The payments made using a credit card are essentially a loan gotten from the financial institution that issued it. This means that repayment has to be done with interest. The interest rate and the fees the financial institution charges are used to calculate your annual percentage rate (APR). The more the APR, the more cost you incur when paying up your debts.
Things to Know Before Getting Your First Credit Card
Getting rejected for a Credit card is a bummer, yet you can gain a lot from it. It is necessary for issuers to send you a clarification for rejecting you, it is required by the government for them to do this and it is called an adverse action notice. For instance, your issuer may say you were dismissed in light of the fact that your pay was excessively low, or you do not have a record.
This input could assist you with concluding how to work on your opportunities for endorsement sometime later. For more information on how to get your credit card check here: https://www.moneyunder30.com/how-to-apply-for-a-credit-card.

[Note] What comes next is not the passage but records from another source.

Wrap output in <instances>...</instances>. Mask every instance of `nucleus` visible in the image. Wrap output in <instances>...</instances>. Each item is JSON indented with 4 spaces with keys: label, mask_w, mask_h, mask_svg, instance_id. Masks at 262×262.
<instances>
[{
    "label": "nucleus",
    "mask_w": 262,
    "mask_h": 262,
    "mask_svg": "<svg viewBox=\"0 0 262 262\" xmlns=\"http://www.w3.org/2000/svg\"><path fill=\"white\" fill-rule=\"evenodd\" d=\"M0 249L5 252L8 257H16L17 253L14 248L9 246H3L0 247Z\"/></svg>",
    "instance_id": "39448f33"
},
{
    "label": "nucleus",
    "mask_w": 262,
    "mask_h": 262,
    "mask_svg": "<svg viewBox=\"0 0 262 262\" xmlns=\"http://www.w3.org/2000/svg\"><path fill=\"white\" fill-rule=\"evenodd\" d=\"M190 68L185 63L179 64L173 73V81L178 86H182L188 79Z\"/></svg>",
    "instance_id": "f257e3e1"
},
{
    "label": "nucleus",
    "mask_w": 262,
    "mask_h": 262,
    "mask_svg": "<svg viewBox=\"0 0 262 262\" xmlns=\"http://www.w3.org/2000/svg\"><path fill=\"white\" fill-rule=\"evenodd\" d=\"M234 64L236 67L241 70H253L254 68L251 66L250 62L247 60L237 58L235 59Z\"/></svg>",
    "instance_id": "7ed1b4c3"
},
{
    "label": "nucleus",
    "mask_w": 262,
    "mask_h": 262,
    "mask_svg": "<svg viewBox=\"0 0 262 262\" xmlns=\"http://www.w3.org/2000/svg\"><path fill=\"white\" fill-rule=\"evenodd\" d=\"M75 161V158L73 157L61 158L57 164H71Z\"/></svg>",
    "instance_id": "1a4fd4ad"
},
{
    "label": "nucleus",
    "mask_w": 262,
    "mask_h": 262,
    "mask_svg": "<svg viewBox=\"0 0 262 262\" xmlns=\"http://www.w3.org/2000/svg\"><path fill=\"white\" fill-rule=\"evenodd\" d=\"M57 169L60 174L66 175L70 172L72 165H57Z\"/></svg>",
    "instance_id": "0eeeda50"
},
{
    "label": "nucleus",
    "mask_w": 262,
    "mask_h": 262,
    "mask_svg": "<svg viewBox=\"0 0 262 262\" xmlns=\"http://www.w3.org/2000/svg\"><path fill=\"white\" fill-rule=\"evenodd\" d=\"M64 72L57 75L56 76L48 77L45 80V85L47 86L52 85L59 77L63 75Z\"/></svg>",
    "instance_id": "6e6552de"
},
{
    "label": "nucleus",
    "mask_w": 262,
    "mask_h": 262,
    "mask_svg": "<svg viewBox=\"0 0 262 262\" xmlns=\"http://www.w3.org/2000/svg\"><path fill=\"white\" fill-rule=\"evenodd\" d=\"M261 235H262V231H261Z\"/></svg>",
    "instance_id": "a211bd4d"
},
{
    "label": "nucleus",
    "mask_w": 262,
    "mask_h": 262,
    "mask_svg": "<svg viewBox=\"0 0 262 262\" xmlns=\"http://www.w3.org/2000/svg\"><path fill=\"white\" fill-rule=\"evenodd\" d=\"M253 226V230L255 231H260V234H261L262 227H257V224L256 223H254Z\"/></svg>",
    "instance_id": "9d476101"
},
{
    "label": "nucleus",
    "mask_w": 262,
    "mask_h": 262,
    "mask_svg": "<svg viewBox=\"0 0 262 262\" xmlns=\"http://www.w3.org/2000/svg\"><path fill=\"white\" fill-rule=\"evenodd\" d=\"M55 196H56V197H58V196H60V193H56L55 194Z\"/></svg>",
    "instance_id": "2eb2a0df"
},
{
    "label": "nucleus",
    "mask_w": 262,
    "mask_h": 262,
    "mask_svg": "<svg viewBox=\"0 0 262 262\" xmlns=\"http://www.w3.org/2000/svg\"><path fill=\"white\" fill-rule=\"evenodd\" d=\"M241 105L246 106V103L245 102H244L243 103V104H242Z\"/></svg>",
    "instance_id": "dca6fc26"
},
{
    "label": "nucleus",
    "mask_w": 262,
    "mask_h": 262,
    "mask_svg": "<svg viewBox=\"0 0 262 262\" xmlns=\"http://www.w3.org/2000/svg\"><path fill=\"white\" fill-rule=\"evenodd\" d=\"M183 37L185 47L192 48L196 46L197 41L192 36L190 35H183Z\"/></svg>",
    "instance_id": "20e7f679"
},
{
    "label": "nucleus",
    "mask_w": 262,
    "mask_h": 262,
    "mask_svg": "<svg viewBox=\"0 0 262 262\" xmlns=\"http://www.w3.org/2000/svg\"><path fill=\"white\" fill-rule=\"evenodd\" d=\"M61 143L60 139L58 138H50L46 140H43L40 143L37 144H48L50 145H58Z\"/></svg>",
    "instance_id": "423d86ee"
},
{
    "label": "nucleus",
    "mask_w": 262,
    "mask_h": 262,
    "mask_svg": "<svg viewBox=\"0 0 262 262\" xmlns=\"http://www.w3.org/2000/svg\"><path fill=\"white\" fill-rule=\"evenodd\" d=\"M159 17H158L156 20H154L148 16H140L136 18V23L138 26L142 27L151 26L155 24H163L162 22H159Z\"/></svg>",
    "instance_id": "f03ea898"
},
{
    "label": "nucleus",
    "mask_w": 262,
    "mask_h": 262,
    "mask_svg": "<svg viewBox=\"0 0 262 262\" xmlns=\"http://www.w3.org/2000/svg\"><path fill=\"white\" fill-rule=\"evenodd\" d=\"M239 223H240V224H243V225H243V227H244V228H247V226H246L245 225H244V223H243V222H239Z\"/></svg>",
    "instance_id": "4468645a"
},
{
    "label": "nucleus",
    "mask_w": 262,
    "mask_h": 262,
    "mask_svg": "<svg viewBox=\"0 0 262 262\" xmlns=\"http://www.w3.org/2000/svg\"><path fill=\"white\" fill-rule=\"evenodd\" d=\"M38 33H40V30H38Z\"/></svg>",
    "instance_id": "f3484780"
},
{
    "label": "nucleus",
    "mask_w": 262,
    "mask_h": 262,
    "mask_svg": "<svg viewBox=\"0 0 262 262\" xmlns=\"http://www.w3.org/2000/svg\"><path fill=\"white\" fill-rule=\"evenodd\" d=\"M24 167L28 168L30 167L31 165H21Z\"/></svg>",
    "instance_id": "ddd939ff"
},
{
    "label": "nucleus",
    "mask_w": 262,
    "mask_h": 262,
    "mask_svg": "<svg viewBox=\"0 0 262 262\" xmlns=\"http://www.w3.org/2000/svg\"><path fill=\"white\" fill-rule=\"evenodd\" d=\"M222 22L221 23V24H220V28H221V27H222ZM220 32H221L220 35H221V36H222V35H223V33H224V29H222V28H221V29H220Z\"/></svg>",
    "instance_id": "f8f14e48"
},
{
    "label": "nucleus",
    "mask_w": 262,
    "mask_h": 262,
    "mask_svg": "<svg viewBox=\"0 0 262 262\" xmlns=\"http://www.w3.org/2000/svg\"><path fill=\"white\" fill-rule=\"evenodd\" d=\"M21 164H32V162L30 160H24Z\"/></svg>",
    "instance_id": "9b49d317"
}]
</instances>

One of the major factors that impact your FICO score is called the credit utilization ratio. It is the percentage of your available credit used. If your credit utilization ratio is really high it can negatively impact your FICO score. For example, if your card had a limit of $500 and you used about $450 your score can be affected. Therefore, it is important to have a low utilization ratio.
Your first credit card has a lot of impact on your credit score. Boosting your FICO score is one of the main reasons to get your first card, but it has a tendency to have the opposite effect depending on your activities. To ensure that your credit activities help to boost your score, ensure to pay off your debt fully and on time. It is also important to stay well above your limit. Sticking to this plan can make your first card usage experience as debt-free as possible.
Are you considering getting a credit card? Then going ahead with the plan may just be an ideal decision. It helps you monitor your finances as well as ensures that you maintain certain expenditure limits. You can go ahead and apply for one if you don’t have it already. You will certainly enjoy the benefits attached.